_SHORT EXERCISE A:_
Answer these questions using the banana bread post:
(i) On which website was the recipe found?
(ii) How much sugar does the ingredient list call for?
(iii) Which ingredient does the post say was not in the original recipe?
_SHORT EXERCISE B:_ Pick up the banana bread post after its last line and write the next part.

_ARTICLE:_
....................
Saturday, October 4, 2014

Yummy Banana Bread

Okay, so if the bananas I buy make it long enough to become ripe enough for banana bread, the only thing I make with them is...you guessed it....banana bread.  And you know what? I don't even care because banana bread is deeeelicious and Andy loves it so it's a win-win.  I found the recipe at thefreshloaf.com. Wow! I didn't find a recipe on Pinterest! The majority the recipes I found on Pinterest did not seem this easy or required ingredients I don't always have on hand. Sour cream? Really?  Most of the time the dairy products go bad before we get through half of it. But I digress.

Ingredients you'll need: 
1/2 stick butter, softened (4 tbsp)
3 ripe bananas (I had one large, 2 medium bananas)
2/3 cup white, granulated sugar
2 eggs
1/2 tsp vanilla extract (not called for in the original recipe but in the words of Elle Woods, "it gives it a little something extra, dontcha think?")
....................
_EXTRACTED MATERIAL:_
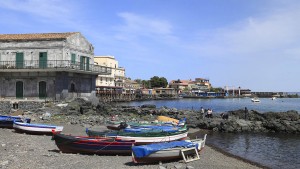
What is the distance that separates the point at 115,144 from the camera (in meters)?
18.2

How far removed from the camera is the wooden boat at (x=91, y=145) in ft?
59.0

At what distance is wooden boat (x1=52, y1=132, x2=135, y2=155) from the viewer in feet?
59.0

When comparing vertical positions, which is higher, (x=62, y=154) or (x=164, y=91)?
(x=164, y=91)

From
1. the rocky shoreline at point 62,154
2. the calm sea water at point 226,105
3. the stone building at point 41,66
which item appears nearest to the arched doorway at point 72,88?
the stone building at point 41,66

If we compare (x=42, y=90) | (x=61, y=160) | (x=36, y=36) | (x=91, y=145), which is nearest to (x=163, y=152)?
(x=91, y=145)

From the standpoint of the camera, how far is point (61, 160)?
16531mm

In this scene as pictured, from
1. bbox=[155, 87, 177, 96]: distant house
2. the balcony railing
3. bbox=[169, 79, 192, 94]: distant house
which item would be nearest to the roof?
the balcony railing

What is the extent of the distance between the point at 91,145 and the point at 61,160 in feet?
6.67

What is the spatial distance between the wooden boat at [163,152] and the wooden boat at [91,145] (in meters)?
1.99

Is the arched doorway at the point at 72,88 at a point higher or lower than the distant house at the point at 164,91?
higher

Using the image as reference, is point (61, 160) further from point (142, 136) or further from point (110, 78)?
point (110, 78)

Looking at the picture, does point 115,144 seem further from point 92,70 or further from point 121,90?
point 121,90

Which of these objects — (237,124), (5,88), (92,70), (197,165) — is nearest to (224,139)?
(237,124)

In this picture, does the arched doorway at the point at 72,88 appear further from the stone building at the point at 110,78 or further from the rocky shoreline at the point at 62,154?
the stone building at the point at 110,78
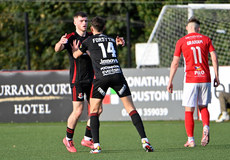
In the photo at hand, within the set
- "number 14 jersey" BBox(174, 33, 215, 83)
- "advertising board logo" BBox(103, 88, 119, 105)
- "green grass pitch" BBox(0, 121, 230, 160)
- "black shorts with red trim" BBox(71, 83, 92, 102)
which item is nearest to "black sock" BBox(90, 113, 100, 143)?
"green grass pitch" BBox(0, 121, 230, 160)

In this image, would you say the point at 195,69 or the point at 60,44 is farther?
the point at 195,69

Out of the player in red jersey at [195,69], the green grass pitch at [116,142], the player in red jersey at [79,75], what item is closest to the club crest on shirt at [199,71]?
the player in red jersey at [195,69]

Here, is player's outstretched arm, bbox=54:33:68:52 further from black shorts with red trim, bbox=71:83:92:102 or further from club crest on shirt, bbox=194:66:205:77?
club crest on shirt, bbox=194:66:205:77

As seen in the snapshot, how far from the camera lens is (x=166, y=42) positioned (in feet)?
61.2

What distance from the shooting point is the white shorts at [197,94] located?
8656 millimetres

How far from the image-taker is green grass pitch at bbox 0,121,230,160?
776 cm

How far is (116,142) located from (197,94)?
6.14ft

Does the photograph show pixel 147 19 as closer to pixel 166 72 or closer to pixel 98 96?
pixel 166 72

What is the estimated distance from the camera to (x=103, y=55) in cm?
789

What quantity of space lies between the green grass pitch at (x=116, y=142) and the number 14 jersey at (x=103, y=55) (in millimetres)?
1127

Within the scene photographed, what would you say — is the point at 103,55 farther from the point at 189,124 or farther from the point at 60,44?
the point at 189,124

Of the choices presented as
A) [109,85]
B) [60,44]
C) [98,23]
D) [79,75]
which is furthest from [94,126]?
[98,23]

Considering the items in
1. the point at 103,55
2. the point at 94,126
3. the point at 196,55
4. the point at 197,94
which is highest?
the point at 103,55

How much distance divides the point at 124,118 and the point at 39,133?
3169 millimetres
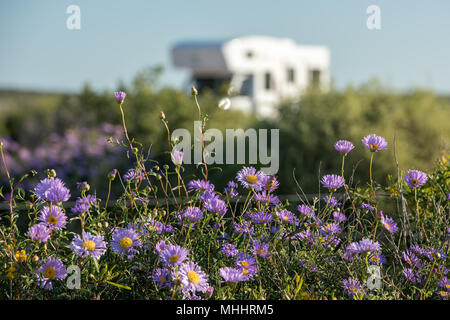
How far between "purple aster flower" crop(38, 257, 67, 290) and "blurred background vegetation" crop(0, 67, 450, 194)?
15.1 ft

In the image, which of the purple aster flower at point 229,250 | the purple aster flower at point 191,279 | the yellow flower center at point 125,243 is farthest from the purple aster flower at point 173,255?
the purple aster flower at point 229,250

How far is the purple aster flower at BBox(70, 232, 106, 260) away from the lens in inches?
64.1

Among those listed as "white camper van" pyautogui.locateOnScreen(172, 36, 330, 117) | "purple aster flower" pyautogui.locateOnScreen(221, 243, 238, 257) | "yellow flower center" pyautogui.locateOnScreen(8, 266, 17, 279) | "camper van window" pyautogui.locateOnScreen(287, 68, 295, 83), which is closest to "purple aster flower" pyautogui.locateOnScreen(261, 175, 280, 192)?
"purple aster flower" pyautogui.locateOnScreen(221, 243, 238, 257)

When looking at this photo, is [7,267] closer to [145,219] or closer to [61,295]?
[61,295]

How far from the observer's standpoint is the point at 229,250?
183 centimetres

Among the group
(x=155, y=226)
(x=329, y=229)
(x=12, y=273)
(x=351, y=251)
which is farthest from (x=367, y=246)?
(x=12, y=273)

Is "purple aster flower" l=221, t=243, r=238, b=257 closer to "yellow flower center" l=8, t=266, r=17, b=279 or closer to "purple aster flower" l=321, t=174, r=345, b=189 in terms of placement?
"purple aster flower" l=321, t=174, r=345, b=189

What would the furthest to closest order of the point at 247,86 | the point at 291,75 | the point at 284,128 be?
the point at 291,75 < the point at 247,86 < the point at 284,128

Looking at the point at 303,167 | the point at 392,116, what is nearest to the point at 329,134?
the point at 303,167

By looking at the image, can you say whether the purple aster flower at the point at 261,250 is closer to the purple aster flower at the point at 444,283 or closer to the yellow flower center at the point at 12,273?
the purple aster flower at the point at 444,283

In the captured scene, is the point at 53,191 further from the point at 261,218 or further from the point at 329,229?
the point at 329,229

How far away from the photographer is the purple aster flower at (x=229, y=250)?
1809mm

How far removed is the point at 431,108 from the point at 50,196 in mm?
8555

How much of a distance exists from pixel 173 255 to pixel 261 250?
335 mm
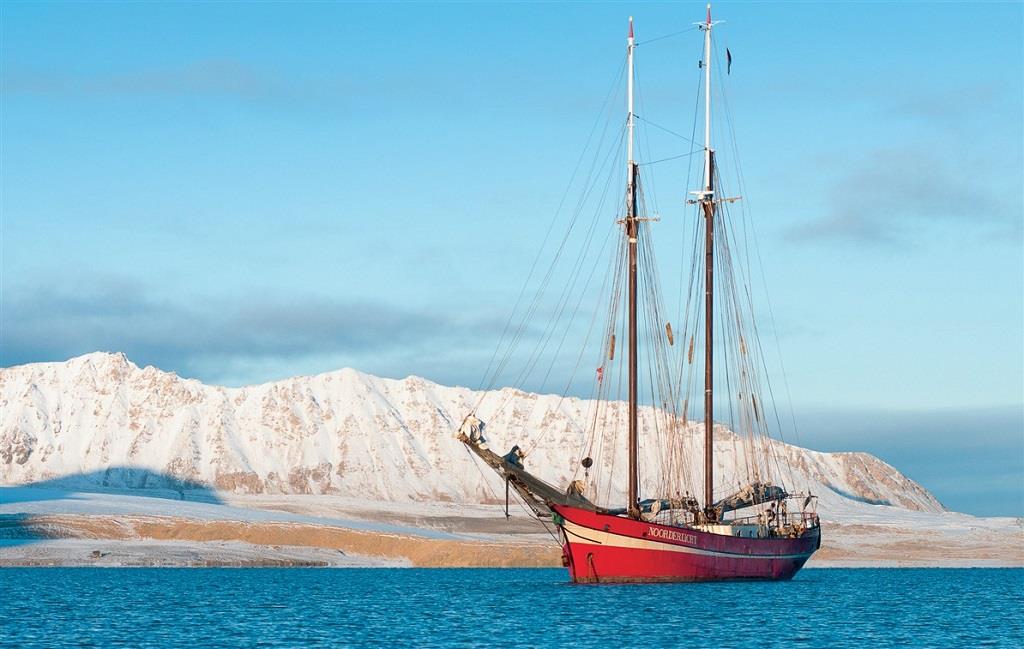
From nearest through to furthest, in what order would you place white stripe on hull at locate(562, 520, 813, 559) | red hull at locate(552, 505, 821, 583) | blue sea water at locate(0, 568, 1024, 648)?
blue sea water at locate(0, 568, 1024, 648) < red hull at locate(552, 505, 821, 583) < white stripe on hull at locate(562, 520, 813, 559)

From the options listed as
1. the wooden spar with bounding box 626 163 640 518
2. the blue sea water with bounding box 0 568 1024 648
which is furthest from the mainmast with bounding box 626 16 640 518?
the blue sea water with bounding box 0 568 1024 648

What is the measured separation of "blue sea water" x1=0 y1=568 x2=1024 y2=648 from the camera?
63.8 m

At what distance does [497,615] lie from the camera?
77.1m

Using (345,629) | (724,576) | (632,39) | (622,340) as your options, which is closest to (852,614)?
(724,576)

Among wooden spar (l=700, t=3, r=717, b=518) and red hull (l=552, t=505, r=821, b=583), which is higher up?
wooden spar (l=700, t=3, r=717, b=518)

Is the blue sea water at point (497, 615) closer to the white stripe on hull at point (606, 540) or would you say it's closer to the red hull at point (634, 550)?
the red hull at point (634, 550)

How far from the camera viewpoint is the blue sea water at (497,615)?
209 ft

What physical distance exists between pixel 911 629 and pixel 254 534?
422 feet

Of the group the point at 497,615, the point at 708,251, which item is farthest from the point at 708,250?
the point at 497,615

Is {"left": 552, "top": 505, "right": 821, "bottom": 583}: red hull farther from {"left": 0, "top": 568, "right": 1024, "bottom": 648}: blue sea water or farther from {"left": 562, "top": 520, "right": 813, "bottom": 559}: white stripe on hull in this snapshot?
{"left": 0, "top": 568, "right": 1024, "bottom": 648}: blue sea water

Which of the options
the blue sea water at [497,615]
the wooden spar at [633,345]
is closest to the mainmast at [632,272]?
the wooden spar at [633,345]

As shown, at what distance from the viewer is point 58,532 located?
605 feet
....................
_TASK RESULT A:_
(i) thefreshloaf.com
(ii) 2/3 cup of white, granulated sugar
(iii) Vanilla extract (1/2 tsp)

_TASK RESULT B:_
Dry Ingredients:
1 1/3 cups flour
3/4 tsp salt
1/2 tsp baking soda
1/4 tsp baking powder
1/2 tsp  ground cinnamon, optional

Preheat the oven to 350 degrees.

Using a fork, spoon, potato masher, whatever you have on hand, squish the bananas until they're very mushy and not very chunky. Some chunks are okay but make sure they're small chunks.  I find the potato masher works great to get started and then use a fork to break up the smaller chunks my potato masher couldn't get.

Add the eggs, sugar, butter, and vanilla to banana mush and mix the ingredients together.  I don't know what my issue has been with vanilla extract lately...the apple muffin recipe called for WAY too much in my opinion, and this recipe called for none, which is not okay either. Again, I digress.  Also, I did not wait for the butter to soften before adding it so
there were chunks of butter in my batter that didn't combine very well, but the bread still turned out amazing.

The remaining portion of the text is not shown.